From the point of view of an « average » IT architect, the first solution is the best one – it is modern, it is fast, one can do some Kafka/MQ… but there is a catch (Catch-22).

Case example. Let’s see, what happens if a bunch of data is lost (for whatever reasons – system B has its database restored from a backup, the data gets incorrectly changed in B, there’s a bug in our data flow, there is a slight change in the filter applied by any component):

  1. First case – “real-time-ish”: the data is lost, it will never appear on the radar of our middleware if it is not re-published (thus one has to go and find it, force the re-publishing if it is possible, cope with a spike of the workload). The problem is often more complicated than the data flow itself. I’m not even talking about the complexity of the incremental data flows here.
  2. Second case – “incremental batch”: usually one doesn’t need to republish, but still has to find the differences and produce a specific workflow to re-load them.
  3. Third case – “comparing batch”: just re-run the batch – it will find the differnces itself. The only problem one has to cope with – a potential spike in the workload for the system B.

You see? Somehow the third case automagically copes with this problem. It will just work. Probably, it will adjust the data before anyone notices the problem. This is our “stability” (or « rigidity ») – in case of any problems, the state of the data will be restored without any additional effort from the humanware.

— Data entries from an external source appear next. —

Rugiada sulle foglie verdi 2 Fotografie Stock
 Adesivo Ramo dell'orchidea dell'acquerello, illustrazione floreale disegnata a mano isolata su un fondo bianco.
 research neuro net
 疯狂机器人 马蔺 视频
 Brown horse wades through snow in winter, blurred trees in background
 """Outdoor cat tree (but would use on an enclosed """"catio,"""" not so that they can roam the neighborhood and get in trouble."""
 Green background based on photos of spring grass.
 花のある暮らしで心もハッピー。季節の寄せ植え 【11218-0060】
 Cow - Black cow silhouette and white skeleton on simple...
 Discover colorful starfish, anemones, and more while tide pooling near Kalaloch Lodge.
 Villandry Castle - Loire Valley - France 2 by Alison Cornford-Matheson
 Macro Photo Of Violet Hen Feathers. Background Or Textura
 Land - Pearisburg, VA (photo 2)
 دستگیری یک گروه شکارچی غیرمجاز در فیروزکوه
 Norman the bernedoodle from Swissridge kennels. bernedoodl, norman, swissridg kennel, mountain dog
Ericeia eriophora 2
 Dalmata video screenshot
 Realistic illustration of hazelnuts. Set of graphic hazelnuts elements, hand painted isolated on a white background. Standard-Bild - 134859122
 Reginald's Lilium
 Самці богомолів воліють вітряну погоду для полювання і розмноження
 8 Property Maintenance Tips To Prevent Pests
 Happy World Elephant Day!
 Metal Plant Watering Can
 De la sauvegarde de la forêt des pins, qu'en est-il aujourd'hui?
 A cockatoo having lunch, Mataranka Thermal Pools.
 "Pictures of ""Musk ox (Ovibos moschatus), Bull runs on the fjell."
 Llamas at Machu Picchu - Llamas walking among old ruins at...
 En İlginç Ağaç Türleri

Let’s see another case. Imagine you have to load the data from an in-house CRM system. The data is exposed in form of views in a database. You’re free to implement an incremental data flow because every view contains the “last modification date”. Let’s suppose you do implement the data flow in an incremental manner (just ingesting every hour or so all new and modified rows). Oh, after years of the flow running, there are lots of rows lost (for unknown reasons), but what is worse – you learn that the views use “joins”:

Quite clearly, the last modification date is populated from the “base” table, so the changes in the “secondary” tables do not affect the “Last modification date”… so if you use it to detect the changes and populate the system B, any changes made in the secondary tables (Industry, Risk, etc) will not trigger the data flow and the modifications will be lost. Thus, if the system B consumes the denormalized industry name, it will contain the value which was used at the moment of the last modification of the customer, not the current industry name.

If the data flow was “stable” (i.e. “self-correcting”), it would have detected such cases and produced the correct result each and every time.

It’s a real-world case, the error was made by the developers with quite a lot of experience. Do you think you yourself will not make such mistakes?

I’ve just wanted you to think about it the next time you specify a new data flow.

Just a side note for the users of Spark Streaming: the creators of the Spark engine seem to push you to the incorrect solution. If you use Spark Streaming with joins – that will give you an « instable » data flow. Just bear this in mind.

Good health to you and to your data flows.